A system of rules and forms describes the way a word changes based on its context

A Gobbledygook sentence is represented by a JSON object that contains a semantic definition of that sentence as well as all relevant context information

Generating and Using a Gobbledygook language

Gobbledygook contains 2 main tools :

  • generate-language/ : creates a fictional languages with its rules and particularities, trying to make it sound interesting and organic
  • use-language/ : takes as input a language and a sentence definition to output the sentence in that language

A language that has been generated this way can be saved as a JSON and reused.

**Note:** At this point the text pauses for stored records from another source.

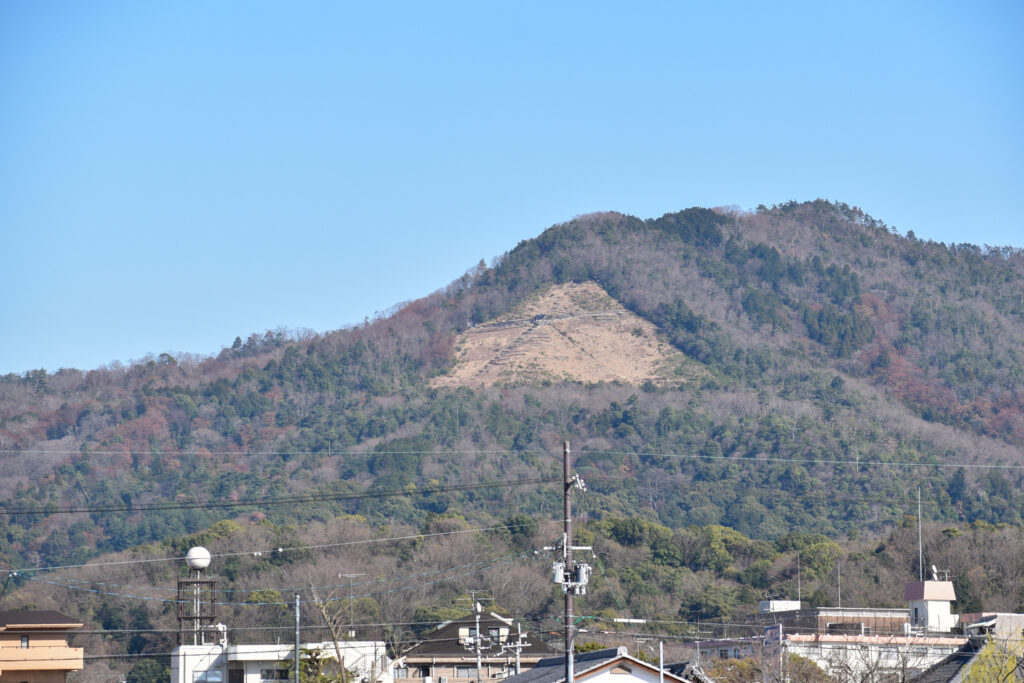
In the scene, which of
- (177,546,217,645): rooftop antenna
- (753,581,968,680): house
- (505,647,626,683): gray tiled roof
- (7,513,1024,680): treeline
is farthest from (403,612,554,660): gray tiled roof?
(505,647,626,683): gray tiled roof

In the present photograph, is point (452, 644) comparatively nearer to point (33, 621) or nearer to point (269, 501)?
point (33, 621)

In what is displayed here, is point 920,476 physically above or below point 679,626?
above

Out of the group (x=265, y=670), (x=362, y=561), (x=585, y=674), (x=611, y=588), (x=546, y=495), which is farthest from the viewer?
(x=546, y=495)

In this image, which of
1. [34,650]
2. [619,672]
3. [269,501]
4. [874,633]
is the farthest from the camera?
[269,501]

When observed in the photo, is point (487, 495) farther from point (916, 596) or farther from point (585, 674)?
point (585, 674)

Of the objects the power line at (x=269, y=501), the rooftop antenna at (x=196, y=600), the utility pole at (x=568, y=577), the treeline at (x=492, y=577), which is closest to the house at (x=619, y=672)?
the utility pole at (x=568, y=577)

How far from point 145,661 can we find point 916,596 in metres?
45.0

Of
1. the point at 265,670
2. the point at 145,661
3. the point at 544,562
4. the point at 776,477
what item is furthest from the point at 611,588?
the point at 776,477

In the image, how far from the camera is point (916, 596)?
78.3 meters

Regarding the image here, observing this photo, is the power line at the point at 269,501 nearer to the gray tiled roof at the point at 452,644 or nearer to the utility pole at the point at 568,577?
the gray tiled roof at the point at 452,644

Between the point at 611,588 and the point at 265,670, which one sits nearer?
the point at 265,670

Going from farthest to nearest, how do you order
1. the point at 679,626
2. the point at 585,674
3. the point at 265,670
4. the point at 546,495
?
the point at 546,495 → the point at 679,626 → the point at 265,670 → the point at 585,674

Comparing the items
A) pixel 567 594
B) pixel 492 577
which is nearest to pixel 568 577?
pixel 567 594

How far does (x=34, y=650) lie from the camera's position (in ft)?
177
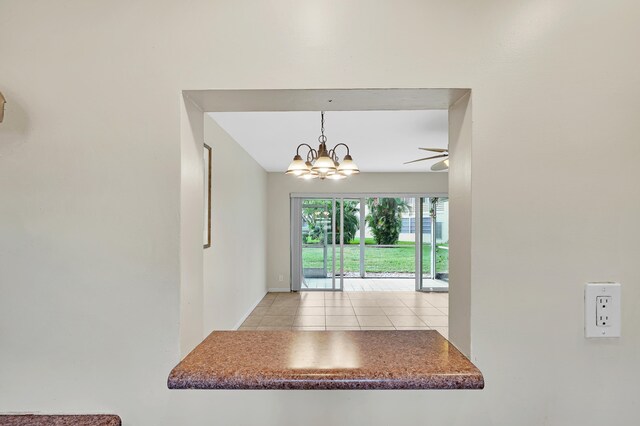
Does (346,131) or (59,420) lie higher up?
(346,131)

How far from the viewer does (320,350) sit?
0.85 m

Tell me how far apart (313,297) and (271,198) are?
2134mm

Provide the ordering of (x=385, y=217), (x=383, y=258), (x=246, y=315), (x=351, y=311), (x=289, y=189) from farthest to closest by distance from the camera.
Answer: (x=383, y=258) < (x=385, y=217) < (x=289, y=189) < (x=351, y=311) < (x=246, y=315)

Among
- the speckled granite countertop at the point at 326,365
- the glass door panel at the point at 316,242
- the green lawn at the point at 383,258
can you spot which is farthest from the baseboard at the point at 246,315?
the speckled granite countertop at the point at 326,365

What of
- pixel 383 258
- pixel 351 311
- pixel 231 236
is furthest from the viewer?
pixel 383 258

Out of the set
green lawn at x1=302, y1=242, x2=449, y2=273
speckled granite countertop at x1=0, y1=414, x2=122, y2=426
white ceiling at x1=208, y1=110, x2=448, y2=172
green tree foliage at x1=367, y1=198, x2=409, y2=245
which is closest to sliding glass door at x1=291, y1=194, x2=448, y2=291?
green tree foliage at x1=367, y1=198, x2=409, y2=245

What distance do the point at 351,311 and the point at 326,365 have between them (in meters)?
4.24

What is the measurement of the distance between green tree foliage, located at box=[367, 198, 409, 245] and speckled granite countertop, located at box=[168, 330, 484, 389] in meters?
6.34

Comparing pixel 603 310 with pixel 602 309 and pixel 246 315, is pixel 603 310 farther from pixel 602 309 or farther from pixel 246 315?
pixel 246 315

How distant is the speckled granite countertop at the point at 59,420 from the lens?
0.77 metres

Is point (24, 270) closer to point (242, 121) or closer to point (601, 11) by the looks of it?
point (601, 11)

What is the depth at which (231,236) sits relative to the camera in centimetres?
372

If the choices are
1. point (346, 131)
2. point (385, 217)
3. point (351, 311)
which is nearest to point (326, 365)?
point (346, 131)

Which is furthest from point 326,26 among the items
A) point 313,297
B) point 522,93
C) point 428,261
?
point 428,261
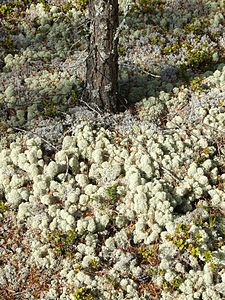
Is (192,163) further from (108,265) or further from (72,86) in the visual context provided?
(72,86)

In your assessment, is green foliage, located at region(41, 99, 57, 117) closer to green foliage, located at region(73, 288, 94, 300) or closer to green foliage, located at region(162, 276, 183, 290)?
green foliage, located at region(73, 288, 94, 300)

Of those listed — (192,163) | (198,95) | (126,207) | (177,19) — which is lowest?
(126,207)

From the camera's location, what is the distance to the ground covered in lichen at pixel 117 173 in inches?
168

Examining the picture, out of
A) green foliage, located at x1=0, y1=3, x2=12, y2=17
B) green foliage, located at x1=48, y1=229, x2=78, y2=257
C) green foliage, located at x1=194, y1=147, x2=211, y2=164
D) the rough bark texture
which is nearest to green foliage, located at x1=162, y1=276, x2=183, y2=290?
green foliage, located at x1=48, y1=229, x2=78, y2=257

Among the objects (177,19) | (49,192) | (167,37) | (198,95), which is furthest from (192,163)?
(177,19)

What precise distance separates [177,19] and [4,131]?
3399mm

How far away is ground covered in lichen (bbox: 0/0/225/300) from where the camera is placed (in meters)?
4.27

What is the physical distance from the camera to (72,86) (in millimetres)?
6016

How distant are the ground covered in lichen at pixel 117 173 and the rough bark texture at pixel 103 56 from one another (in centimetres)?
15

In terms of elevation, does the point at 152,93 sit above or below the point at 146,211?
above

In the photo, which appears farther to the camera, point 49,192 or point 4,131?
point 4,131

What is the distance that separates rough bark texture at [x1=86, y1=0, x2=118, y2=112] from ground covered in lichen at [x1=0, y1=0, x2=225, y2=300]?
0.50ft

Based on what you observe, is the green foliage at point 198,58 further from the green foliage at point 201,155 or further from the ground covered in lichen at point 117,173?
the green foliage at point 201,155

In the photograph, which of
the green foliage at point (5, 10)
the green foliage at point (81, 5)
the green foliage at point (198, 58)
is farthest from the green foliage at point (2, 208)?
the green foliage at point (81, 5)
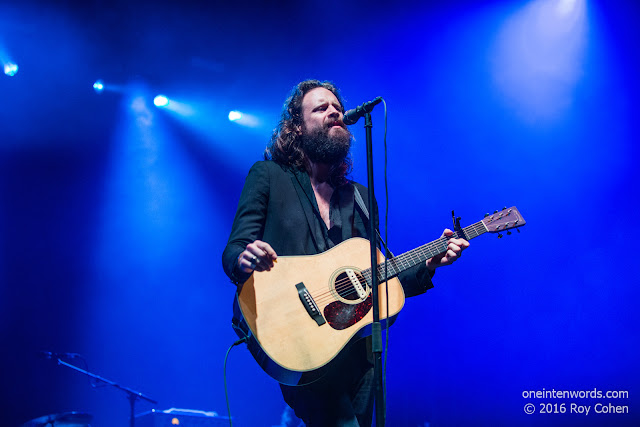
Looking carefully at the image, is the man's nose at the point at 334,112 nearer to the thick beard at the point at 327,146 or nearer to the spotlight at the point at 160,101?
the thick beard at the point at 327,146

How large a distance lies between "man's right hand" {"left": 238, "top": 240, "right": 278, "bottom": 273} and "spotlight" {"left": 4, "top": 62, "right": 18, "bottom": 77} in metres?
5.94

Language modelization principles

Gobbledygook assumes a very simple conception of language

Phonology

  • phoneme inventory, with frequencies
  • IPA representation and the language's transliteration code into latin alphabet (currently based on my personal preference rather than a recognized standard)

Morphology

Morphology types

Languages differ in how much words change based on context. Gobbledygook uses 3 simplified morphology types:

Type Description Example language How "I love" changes
Flectional Words change a lot, one suffix = multiple meanings Latin amo, amas, amat, amamus...
Semi-flectional Some changes + some helper words French j'aime, tu aimes, il aime...
Analytical Words barely change, meaning from word order + helpers Mandarin 我爱 (wǒ ài) - no verb change

Morphemes

Morphemes are generated based on the above phoneme inventory by alternating vowels and consonants.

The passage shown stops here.